In these circumstances, imagining an alternative approach that would privilege the applicant’s autonomy and his right to live independently makes for an interesting exercise. First, the Court could have interrogated more closely the notion that the applicant’s views were not legally relevant. Notably, the wish to move to northern Finland was not altogether unreasonable, a fact reflected in the divided high court opinion, whereas his steadfast attachment to the same views through the years may also signal a degree of cogency. The notion of mental age, which assimilates people with disabilities to children, could also be subjected to more intense scrutiny. Second, the Court could have scrutinised more closely the options available to the applicant, including that of moving to northern Finland. In this, it may have been worth considering another CRPD provision, Article 19, which guarantees the right to live independently and to be included in the community with choices equal to others, including with respect to the place of residence and to where and with whom to live, and which requires States to provide a diverse range of support services to achieve the goal of independent living. Notably, this case does not feature any argument around resources, a major stumbling block in so many other disability cases. The Court would then have to compare the different options on the table, taking into account that some support would still be available in northern Finland from the former foster family as well as potentially from social services that presumably cover the whole Finnish territory, and in the process afford the applicant’s wishes and preferences due weight.

Conclusion

The A.-M.V. v. Finland judgment is part of trend towards articulating at the European level a competing and more conservative view of Article 12 that would considerably stunt its transformative potential and safeguard the status quo.

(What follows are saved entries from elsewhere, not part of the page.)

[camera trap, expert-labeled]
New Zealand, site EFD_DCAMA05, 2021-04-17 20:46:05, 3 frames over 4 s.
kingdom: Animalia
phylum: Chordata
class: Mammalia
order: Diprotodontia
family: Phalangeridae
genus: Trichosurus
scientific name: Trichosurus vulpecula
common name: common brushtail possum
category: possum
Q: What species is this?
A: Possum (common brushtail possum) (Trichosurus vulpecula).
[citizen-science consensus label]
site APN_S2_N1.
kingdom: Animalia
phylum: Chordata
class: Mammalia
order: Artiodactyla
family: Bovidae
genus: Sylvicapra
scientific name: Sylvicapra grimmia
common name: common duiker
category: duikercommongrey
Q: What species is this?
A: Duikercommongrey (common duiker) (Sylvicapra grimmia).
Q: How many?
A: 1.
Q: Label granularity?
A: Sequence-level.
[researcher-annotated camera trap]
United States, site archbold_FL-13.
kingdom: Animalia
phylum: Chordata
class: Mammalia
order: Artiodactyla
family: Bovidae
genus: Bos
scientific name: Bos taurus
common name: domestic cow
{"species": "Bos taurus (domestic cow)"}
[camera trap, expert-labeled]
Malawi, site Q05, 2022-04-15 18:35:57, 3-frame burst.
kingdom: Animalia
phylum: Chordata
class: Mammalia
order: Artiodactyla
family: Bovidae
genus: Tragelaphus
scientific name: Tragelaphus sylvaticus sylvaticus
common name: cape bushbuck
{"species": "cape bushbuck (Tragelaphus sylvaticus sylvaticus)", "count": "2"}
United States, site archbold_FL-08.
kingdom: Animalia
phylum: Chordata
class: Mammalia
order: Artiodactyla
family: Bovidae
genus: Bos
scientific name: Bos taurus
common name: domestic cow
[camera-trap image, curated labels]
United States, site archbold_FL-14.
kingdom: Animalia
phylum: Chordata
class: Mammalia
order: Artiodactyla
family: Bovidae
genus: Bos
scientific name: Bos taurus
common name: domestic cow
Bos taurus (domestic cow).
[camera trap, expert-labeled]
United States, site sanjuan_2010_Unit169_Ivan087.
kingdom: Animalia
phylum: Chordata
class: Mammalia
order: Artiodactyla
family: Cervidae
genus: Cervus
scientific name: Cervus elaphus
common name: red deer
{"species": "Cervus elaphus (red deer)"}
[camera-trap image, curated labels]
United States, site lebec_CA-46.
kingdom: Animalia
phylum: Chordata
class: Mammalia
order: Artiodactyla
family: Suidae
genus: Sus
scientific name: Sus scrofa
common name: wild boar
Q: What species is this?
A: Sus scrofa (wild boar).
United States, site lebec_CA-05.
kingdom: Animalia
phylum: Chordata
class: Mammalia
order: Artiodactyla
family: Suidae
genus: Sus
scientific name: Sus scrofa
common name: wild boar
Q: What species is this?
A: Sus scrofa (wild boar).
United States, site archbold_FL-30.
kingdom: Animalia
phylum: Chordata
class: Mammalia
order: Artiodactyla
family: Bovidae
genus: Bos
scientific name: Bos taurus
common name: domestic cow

This trend also includes events such as the recent German Constitutional Court judgment on forced psychiatric treatment or a draft Additional Protocol to the Oviedo Convention that would provide an additional mandate for involuntary measures justified on the basis of disability. Looking more closely at the Court’s jurisprudence, a pattern emerges of loosely worded concerns for ‘protection’ or ‘best interests’ being used to trump the fundamental rights of persons with disabilities. In A.-M.V. v. Finland the Court relied on a vague concern for “well-being” to justify a serious interference with the right to self-determination. In other cases, the justification for involuntary detention was extended from concerns related to harm to self or others to the need to avert neglect and the failure to observe “principles of hygiene and nutrition” (for example K.C. v. Poland). In yet other psychiatric detention cases, the Court’s focus shifted from a scrutiny of the conditions for lawful deprivation of liberty to the failure to protect the victim through guardianship. With this latest development, the Court is moving further apart from trends in the disability field at the global level.